- REQUIREMENT -
Among the entries below, copy only the span from the line containing "18YO Faces The" through the line containing "Obrázek epizody Speak". Do so exactly, and skip the pictures.

- GIVEN RECORDS -
__________________________________________________
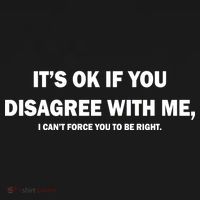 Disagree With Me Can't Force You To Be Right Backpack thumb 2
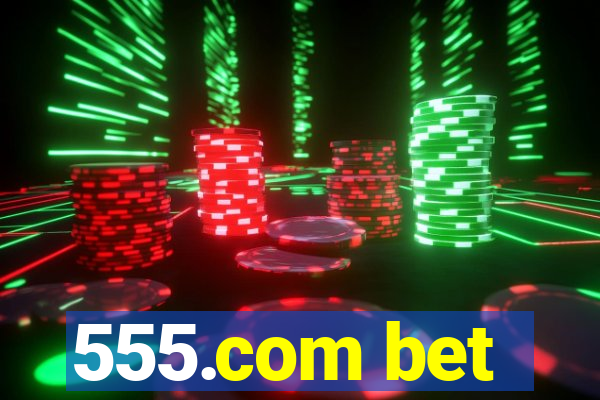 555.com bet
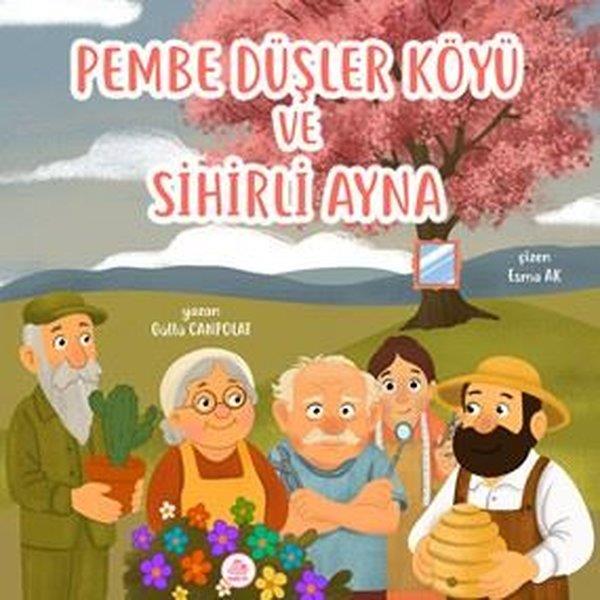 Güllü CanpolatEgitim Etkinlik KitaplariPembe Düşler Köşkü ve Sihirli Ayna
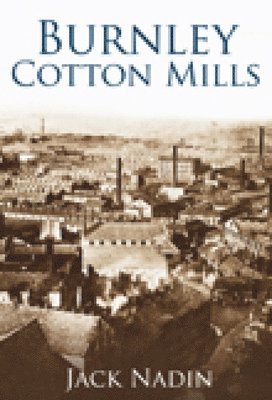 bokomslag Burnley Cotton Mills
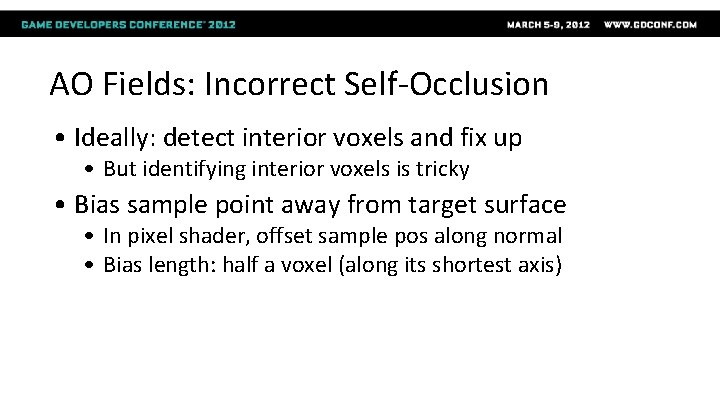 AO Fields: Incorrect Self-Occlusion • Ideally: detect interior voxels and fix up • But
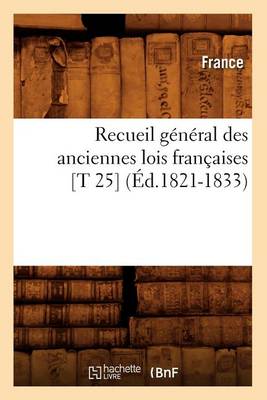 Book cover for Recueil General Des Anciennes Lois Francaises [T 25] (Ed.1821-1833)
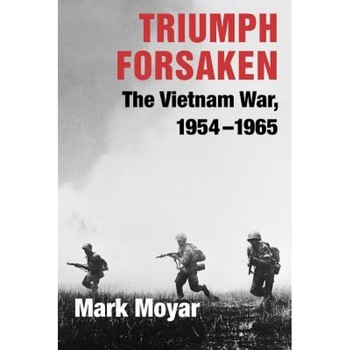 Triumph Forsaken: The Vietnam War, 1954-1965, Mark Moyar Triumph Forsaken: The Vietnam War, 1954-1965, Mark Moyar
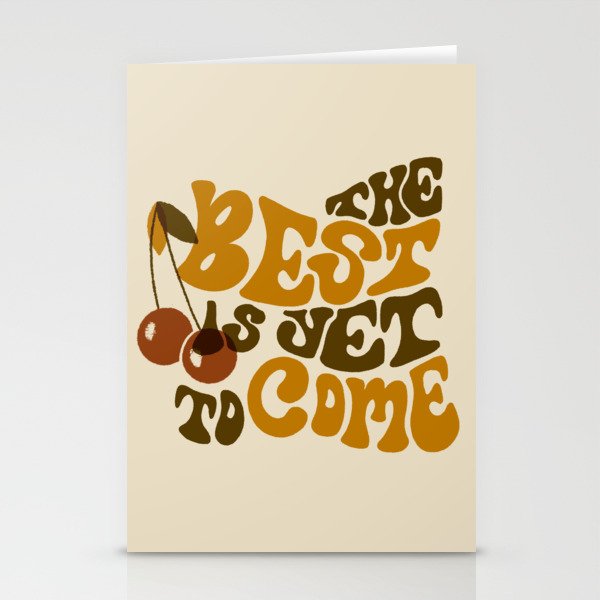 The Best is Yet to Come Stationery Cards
__________________________________________________
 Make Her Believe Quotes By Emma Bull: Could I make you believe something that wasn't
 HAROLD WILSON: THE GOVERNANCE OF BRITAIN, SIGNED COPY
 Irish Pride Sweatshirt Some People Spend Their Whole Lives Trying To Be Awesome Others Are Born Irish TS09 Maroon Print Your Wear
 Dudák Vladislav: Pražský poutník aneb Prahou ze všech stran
__________________________________________________
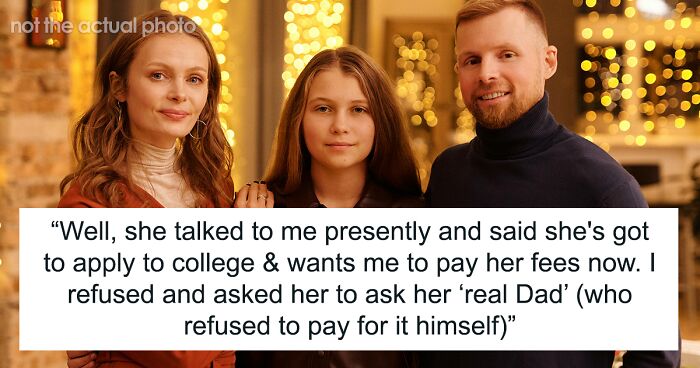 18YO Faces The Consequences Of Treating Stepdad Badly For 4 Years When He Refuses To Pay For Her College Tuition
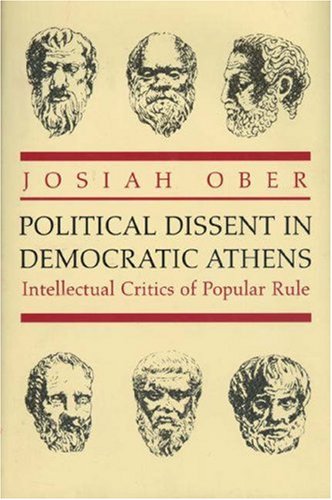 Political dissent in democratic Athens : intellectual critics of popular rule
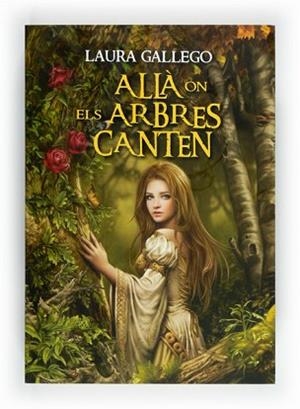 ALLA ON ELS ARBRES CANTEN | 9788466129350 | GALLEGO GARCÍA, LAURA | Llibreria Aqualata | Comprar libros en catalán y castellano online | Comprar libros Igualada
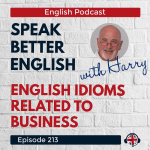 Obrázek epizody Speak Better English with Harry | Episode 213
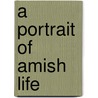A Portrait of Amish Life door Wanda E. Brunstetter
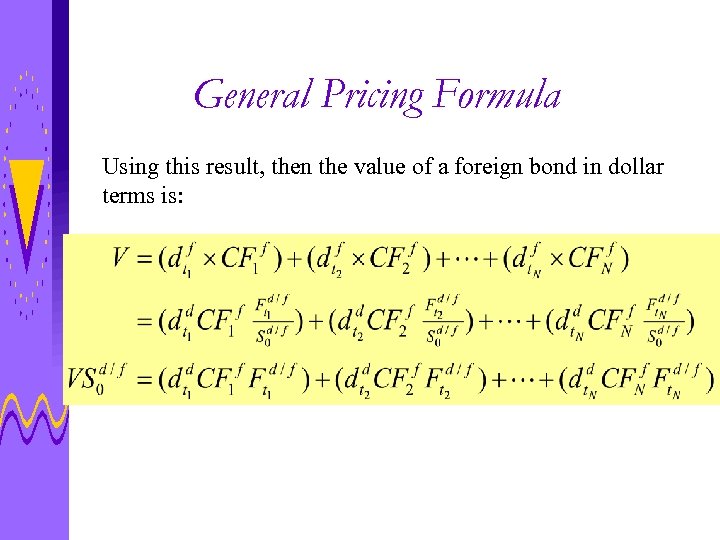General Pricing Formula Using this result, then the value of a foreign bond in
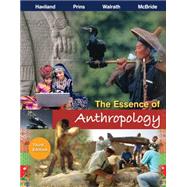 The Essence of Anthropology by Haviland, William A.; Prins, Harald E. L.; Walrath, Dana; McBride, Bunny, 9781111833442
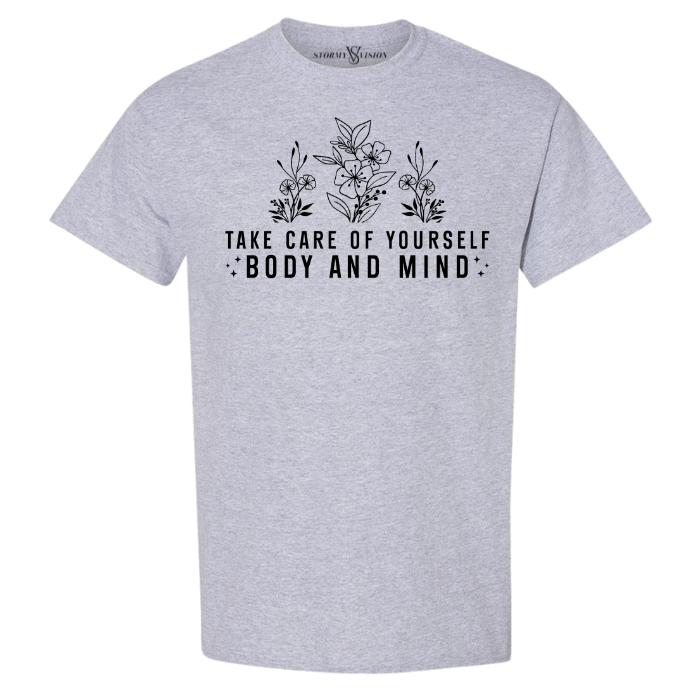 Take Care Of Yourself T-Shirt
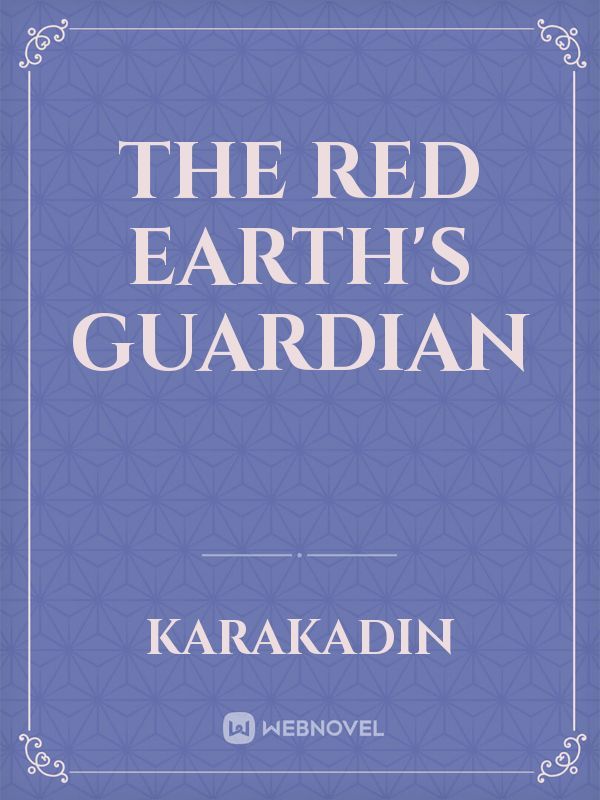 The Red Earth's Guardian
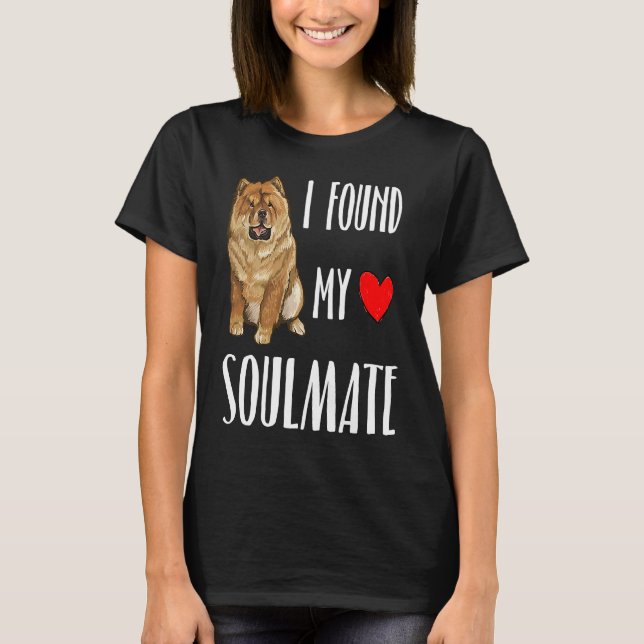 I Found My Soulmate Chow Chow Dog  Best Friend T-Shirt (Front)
__________________________________________________
- TASK RESULT -
 18YO Faces The Consequences Of Treating Stepdad Badly For 4 Years When He Refuses To Pay For Her College Tuition
 Political dissent in democratic Athens : intellectual critics of popular rule
 ALLA ON ELS ARBRES CANTEN | 9788466129350 | GALLEGO GARCÍA, LAURA | Llibreria Aqualata | Comprar libros en catalán y castellano online | Comprar libros Igualada
 Obrázek epizody Speak Better English with Harry | Episode 213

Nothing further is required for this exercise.